Windows XP users topped the list of victims cyber-thieves targeted, said Maik Morgenstern and Andreas Marx from the German AV-Test group, which rates and ranks security software.
"Malware writers go for the low hanging fruits because it's a lot easier to infect systems running on an old Windows XP operating system compared to brand-new Windows 8.1, with all its built-in security features," they said.
"We think we will see a lot of attacks for Windows XP within the next few months, but attackers will also always add exploits for other Windows systems just to catch those systems as well."
Patch plan
Orla Cox, a senior manager at cyber-defence firm Symantec's security response unit, said criminals groups were likely to hoard the XP vulnerabilities they knew about rather than use them to bolster malware being spammed out to millions of people.
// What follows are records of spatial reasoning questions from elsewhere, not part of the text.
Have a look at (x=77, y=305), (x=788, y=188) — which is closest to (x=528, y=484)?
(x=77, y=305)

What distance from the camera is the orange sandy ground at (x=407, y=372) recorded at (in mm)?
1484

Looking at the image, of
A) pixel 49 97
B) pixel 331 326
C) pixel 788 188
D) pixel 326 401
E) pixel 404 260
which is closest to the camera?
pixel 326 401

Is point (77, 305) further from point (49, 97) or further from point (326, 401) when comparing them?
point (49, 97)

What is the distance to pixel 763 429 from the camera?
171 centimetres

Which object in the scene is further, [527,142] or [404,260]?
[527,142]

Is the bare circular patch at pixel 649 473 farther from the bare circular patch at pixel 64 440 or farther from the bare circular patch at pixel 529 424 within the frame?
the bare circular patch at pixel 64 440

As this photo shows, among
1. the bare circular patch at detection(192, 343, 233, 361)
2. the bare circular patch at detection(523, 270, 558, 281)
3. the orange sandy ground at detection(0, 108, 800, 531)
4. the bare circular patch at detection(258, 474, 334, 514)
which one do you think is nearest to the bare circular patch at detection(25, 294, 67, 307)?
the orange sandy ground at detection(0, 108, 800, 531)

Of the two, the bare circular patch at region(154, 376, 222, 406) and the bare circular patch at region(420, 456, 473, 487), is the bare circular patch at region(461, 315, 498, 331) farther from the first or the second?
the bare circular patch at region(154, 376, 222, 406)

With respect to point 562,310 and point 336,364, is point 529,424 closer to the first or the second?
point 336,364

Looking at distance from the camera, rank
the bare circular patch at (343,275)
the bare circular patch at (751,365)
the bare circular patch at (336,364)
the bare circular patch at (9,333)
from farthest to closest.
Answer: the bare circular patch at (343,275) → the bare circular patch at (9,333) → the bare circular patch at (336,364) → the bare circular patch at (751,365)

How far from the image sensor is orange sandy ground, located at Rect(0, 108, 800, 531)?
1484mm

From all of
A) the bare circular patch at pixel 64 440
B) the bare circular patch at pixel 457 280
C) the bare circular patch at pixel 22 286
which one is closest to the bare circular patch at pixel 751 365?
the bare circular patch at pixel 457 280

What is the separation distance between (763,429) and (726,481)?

"The types of groups sitting on zero-days will tend to use them against high-end targets and for corporate espionage," she said. "Some organisations will have particular concerns because they find it so hard to move away from XP."
However, she added, any zero-day that did get used against a corporate target was likely to be re-used later on.
"Once it's out there it gets into the malware kits and then gets circulated and there will be no defence," she said.
Mark O'Neill, a spokesman for data management firm Axway, said organisations were getting better at coping with software that had hit its end-of-life.
"Beyond high-profile programs like XP there are a lot of products that have gone out of support because the company behind them has gone out of business or was acquired," he said.
In addition many other products were written in old programming languages that made them expensive to maintain and update.
As a result, many IT departments have put such ageing programs in the virtual equivalent of a "black box" and subsequently update the external code if security patches need to be applied.
"You can create a layer above the older application and that gives you a place to patch," Mr O'Neill said.
"Companies are not defenceless even with the things they cannot patch."